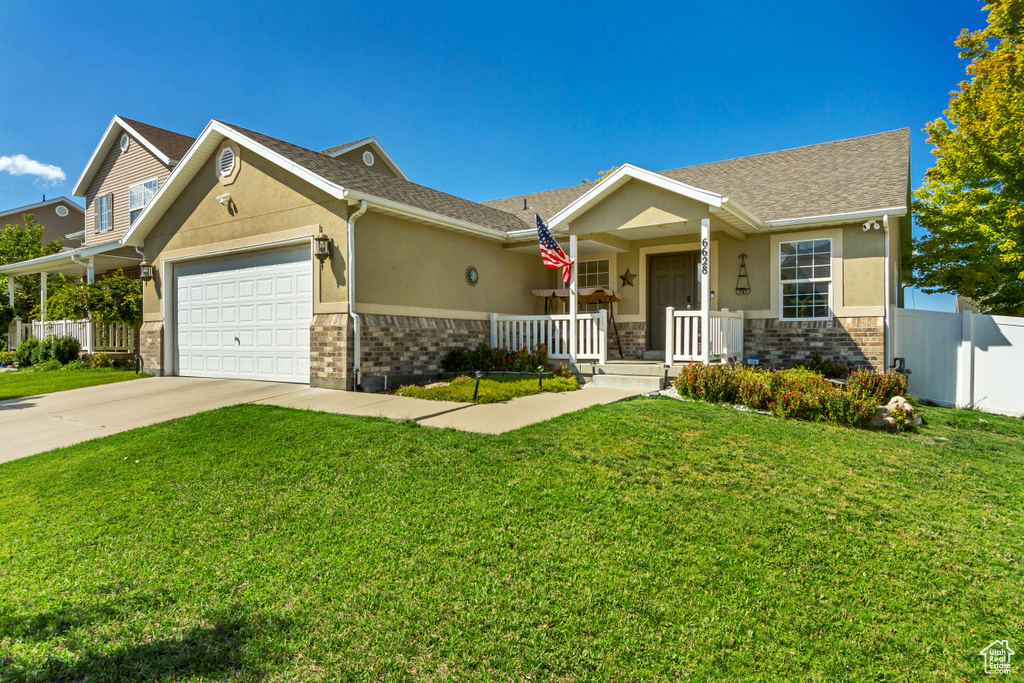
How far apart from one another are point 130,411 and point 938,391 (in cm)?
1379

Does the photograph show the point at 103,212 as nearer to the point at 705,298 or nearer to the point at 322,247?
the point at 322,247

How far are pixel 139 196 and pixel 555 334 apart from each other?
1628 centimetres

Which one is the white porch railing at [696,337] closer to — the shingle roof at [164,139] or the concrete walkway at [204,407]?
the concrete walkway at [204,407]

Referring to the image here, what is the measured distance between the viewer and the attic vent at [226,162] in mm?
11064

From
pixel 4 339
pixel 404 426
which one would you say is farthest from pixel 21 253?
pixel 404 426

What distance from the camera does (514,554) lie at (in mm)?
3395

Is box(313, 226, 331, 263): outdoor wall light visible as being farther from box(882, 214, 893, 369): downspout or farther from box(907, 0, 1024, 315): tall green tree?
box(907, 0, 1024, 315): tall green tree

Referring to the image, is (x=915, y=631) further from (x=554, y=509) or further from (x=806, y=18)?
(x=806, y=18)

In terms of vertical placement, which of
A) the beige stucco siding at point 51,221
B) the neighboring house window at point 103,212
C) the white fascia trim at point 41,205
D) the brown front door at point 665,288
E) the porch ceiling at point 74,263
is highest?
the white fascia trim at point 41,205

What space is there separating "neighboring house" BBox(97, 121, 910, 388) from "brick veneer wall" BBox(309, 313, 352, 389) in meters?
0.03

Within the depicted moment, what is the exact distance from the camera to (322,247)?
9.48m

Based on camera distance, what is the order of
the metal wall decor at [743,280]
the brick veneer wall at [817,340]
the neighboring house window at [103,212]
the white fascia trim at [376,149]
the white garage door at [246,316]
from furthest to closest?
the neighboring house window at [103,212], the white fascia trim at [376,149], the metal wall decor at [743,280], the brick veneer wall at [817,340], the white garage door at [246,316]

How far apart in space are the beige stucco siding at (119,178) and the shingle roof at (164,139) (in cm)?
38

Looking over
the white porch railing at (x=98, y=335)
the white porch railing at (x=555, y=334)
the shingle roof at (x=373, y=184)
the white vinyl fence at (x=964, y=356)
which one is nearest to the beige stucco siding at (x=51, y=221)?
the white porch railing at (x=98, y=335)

* * *

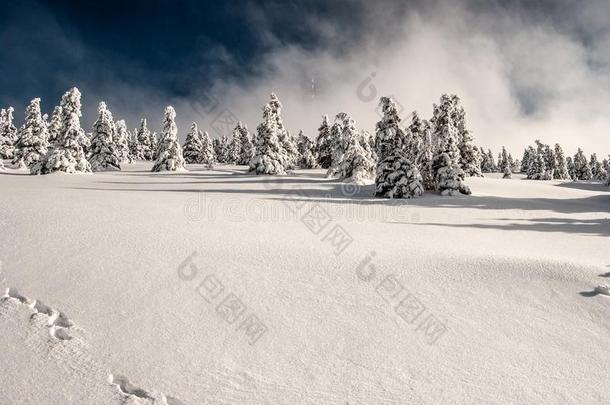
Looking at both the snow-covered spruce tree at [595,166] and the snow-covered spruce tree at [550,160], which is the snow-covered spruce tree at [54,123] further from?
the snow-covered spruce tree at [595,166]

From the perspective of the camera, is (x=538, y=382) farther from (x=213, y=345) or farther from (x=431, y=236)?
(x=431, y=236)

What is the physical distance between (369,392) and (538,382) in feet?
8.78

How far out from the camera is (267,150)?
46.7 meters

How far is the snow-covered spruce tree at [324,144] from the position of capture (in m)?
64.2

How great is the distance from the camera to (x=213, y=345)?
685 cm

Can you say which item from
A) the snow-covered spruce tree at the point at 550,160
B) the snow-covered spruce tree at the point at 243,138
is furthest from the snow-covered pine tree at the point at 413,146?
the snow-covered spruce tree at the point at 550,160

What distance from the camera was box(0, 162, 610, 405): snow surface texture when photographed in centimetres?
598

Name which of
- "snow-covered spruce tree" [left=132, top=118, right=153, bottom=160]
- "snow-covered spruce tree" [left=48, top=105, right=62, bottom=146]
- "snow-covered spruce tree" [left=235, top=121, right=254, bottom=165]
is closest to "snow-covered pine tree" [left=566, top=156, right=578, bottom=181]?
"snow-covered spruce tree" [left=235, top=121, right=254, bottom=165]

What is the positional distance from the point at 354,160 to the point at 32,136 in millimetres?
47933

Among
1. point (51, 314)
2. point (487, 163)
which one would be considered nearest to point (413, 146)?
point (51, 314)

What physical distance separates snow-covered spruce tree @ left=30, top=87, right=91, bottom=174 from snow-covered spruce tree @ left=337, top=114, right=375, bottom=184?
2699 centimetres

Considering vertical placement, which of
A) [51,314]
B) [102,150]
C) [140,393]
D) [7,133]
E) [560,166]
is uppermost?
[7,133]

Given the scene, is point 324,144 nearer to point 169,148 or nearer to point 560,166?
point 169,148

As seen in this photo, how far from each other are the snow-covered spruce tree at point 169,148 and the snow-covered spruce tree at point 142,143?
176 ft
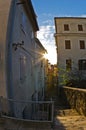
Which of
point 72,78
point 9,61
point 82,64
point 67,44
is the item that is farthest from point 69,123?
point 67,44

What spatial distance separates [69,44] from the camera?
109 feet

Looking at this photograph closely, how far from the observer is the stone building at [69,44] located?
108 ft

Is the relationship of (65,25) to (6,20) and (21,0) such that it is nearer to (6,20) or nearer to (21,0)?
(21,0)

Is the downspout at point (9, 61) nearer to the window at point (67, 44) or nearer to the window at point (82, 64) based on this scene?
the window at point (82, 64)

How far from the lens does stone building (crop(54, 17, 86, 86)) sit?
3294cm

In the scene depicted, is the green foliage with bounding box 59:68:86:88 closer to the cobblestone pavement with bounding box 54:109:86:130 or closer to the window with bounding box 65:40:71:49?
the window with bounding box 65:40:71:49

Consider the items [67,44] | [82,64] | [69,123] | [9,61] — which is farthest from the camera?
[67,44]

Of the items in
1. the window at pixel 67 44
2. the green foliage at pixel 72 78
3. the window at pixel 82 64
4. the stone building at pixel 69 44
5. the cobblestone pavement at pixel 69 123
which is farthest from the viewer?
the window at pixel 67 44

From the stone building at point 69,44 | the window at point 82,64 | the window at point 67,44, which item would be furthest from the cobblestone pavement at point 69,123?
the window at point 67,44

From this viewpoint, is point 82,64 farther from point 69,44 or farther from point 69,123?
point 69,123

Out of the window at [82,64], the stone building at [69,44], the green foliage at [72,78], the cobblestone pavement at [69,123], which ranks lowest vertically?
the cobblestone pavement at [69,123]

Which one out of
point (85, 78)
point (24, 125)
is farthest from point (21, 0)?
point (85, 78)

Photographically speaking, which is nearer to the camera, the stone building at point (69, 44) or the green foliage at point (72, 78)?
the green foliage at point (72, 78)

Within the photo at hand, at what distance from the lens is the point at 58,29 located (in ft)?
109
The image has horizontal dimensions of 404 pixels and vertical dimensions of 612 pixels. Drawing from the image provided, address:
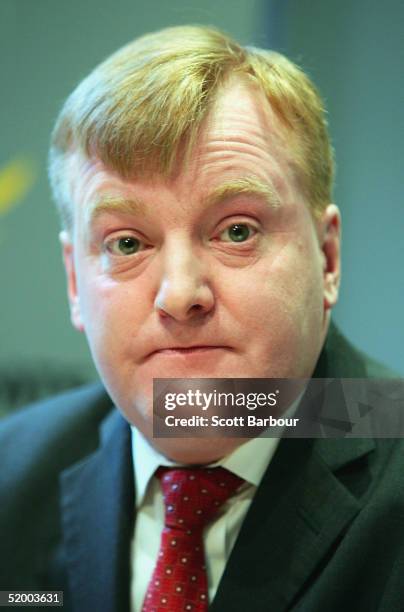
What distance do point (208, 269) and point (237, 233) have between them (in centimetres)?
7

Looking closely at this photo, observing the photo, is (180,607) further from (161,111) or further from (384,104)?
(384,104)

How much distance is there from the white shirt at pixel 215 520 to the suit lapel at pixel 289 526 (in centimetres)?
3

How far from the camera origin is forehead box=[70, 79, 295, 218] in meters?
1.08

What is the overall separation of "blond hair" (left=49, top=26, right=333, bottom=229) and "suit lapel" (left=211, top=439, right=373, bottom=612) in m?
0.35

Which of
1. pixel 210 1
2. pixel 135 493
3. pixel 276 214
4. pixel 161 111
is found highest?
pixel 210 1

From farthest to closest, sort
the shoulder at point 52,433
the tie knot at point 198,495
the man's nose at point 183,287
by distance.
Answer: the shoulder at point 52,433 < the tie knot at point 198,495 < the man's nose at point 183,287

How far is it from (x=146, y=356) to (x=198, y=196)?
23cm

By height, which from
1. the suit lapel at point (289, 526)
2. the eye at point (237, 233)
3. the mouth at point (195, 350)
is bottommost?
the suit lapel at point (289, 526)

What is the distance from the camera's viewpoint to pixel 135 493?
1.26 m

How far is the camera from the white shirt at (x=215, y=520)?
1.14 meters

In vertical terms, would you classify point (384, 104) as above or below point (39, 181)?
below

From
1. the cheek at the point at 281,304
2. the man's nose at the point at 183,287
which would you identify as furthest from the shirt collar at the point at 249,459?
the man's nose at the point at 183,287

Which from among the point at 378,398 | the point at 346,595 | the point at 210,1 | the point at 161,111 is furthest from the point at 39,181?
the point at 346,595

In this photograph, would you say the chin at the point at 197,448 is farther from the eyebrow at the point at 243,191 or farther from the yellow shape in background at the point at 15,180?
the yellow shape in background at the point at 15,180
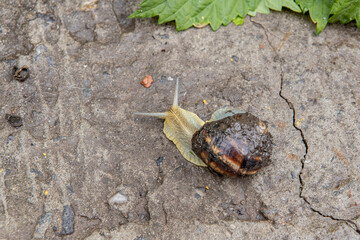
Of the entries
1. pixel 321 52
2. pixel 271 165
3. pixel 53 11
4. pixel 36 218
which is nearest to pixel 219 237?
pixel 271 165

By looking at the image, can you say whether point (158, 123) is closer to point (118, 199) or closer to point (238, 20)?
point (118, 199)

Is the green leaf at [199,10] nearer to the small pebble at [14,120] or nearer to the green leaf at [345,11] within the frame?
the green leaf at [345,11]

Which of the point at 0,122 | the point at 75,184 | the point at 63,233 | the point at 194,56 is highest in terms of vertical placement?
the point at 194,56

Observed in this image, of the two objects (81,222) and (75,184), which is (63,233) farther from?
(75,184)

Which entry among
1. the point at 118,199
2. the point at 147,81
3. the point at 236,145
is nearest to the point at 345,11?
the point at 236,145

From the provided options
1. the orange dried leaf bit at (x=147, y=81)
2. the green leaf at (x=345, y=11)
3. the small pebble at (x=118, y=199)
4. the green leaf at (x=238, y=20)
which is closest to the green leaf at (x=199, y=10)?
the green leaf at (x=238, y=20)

# [EXERCISE OBJECTIVE]
Retype the entries from the line containing "The image has" through the line containing "Answer: the shoulder", including both of those lines, and omit the picture from your answer.

# [SOLUTION TO THIS TASK]
The image has horizontal dimensions of 404 pixels and vertical dimensions of 612 pixels. Drawing from the image provided, address:
What distance do point (208, 269) and point (237, 233) have between them (in centimetres)?
7

Looking closely at this photo, observing the photo, is (180,607) further from (161,111) or further from (384,104)?
(384,104)

How much distance is there from the white shirt at pixel 215 520 to the suit lapel at pixel 289 526 (in centimetres)?
3

How far from the camera origin is forehead box=[70, 79, 295, 218] in meters?
1.08

What is the overall separation of "blond hair" (left=49, top=26, right=333, bottom=229) and "suit lapel" (left=211, top=439, right=373, bottom=612) in m?
0.35

Which of
1. pixel 210 1
2. pixel 135 493
3. pixel 276 214
4. pixel 161 111
is found highest?
pixel 210 1

From farthest to closest, sort
the shoulder at point 52,433
the tie knot at point 198,495
the man's nose at point 183,287
by distance.
Answer: the shoulder at point 52,433 < the tie knot at point 198,495 < the man's nose at point 183,287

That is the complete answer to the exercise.